Saper scrivere a mano, in corsivo, è meglio che non saperlo fare. Ci spiega perché, buon ultimo, Raffaele Simone, in un articolo pubblicato su “Avvenire” che tuttavia fatico a immaginare scritto a mano. Mi figuro piuttosto Simone che digita con due dita su una tastiera. Perché è questo il modo in cui per lo più vengono scritte oggi le cose che poi si pubblicano sui giornali – per non parlare dei libri. Pochi sanno davvero usare una tastiera, perché non è cosa che si insegni a scuola e nessuno scrive articoli sull’importanza di farlo. (Naturalmente può essere che Simone sia un asso della tastiera, così come è possibile che invece scriva davvero a mano anche i suoi articoli e libri, lasciando ad altri il compito di trasformare le sue lettere vergate a mano in lettere digitali.)
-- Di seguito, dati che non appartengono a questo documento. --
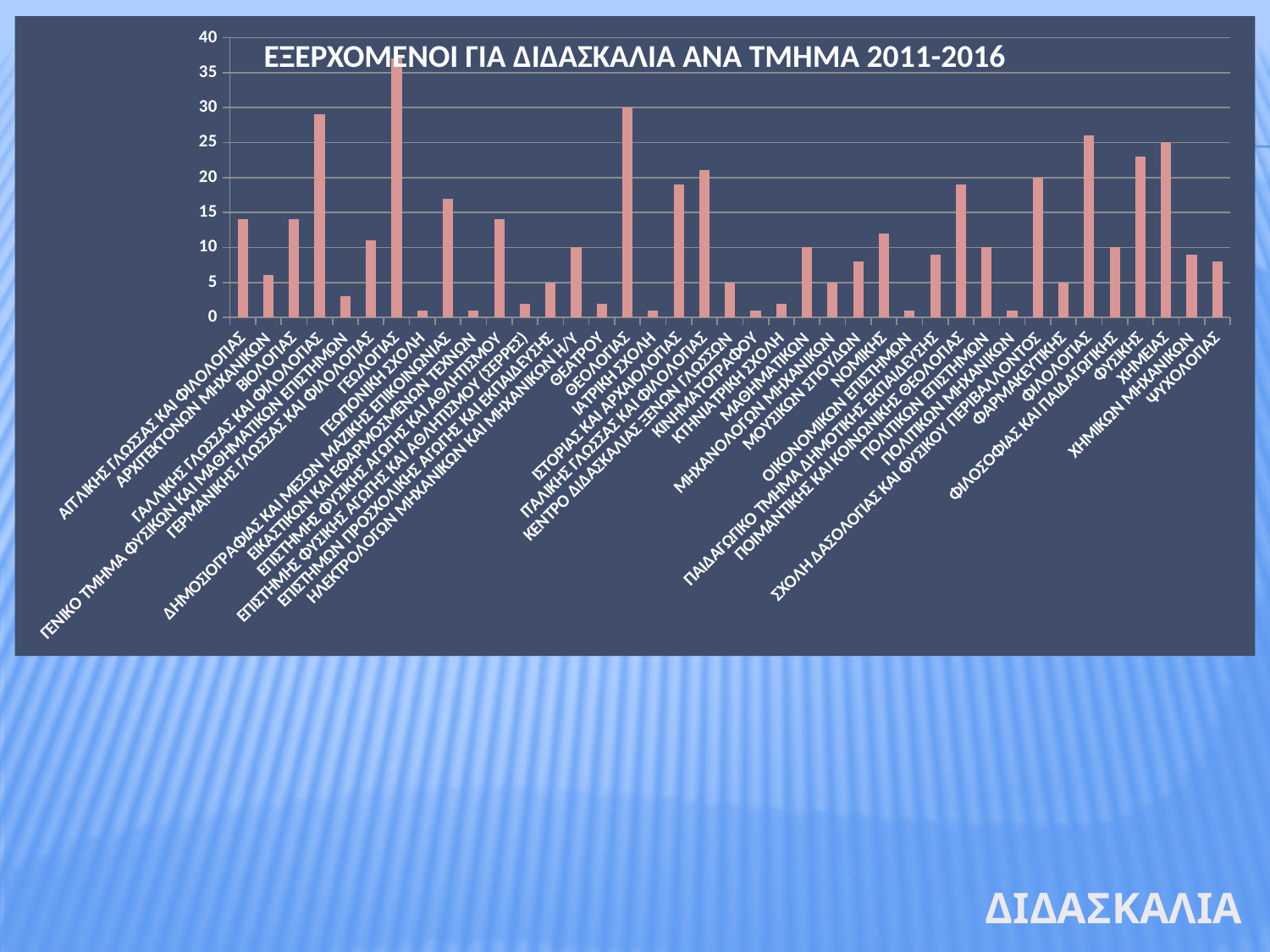
Which department has the highest bar in the chart? ΓΕΩΛΟΓΙΑΣ Which is larger, the value for ΦΙΛΟΛΟΓΙΑΣ or the value for ΦΥΣΙΚΗΣ? ΦΙΛΟΛΟΓΙΑΣ What is the title of the chart? ΕΞΕΡΧΟΜΕΝΟΙ ΓΙΑ ΔΙΔΑΣΚΑΛΙΑ ΑΝΑ ΤΜΗΜΑ 2011-2016 What is the value for ΣΧΟΛΗ ΔΑΣΟΛΟΓΙΑΣ ΚΑΙ ΦΥΣΙΚΟΥ ΠΕΡΙΒΑΛΛΟΝΤΟΣ? 20 What is the value for ΧΗΜΕΙΑΣ? 25 Is the value for ΓΕΩΛΟΓΙΑΣ greater or less than 35? greater Is the value for ΑΡΧΙΤΕΚΤΟΝΩΝ ΜΗΧΑΝΙΚΩΝ greater or less than 10? less What is the maximum value shown on the vertical axis? 40 Which is larger, the value for ΝΟΜΙΚΗΣ or the value for ΘΕΟΛΟΓΙΑΣ? ΘΕΟΛΟΓΙΑΣ What is the value for ΘΕΟΛΟΓΙΑΣ? 30 What type of chart is shown on the slide? bar chart Is the value for ΓΑΛΛΙΚΗΣ ΓΛΩΣΣΑΣ ΚΑΙ ΦΙΛΟΛΟΓΙΑΣ greater or less than 25? greater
Gli argomenti di Simone, che si serve anche – citandolo – di un libro di Franco Lorenzoni, sono due.
Il primo non è propriamente un argomento, o almeno non un argomento in favore di quel tipo di scrittura. “Tutto ciò che riguarda la scrittura va guardato con estremo rispetto”, scrive (e ci saremmo aspettati riguardo, dopo i verbi riguardare e guardare). La tastiera di uno smartphone ha a che fare con la scrittura esattamente come la tastiera – a dire il vero parecchio scomoda – del computer portatile che sto usando in questo momento; forse addirittura il microfono che utilizziamo per dettare le parole che un software trasforma in testo scritto. Tutte queste cose riguardano la scrittura, e dunque vanno considerate con estremo rispetto esattamente quanto la penna biro, la stilografica o la piuma d’oca.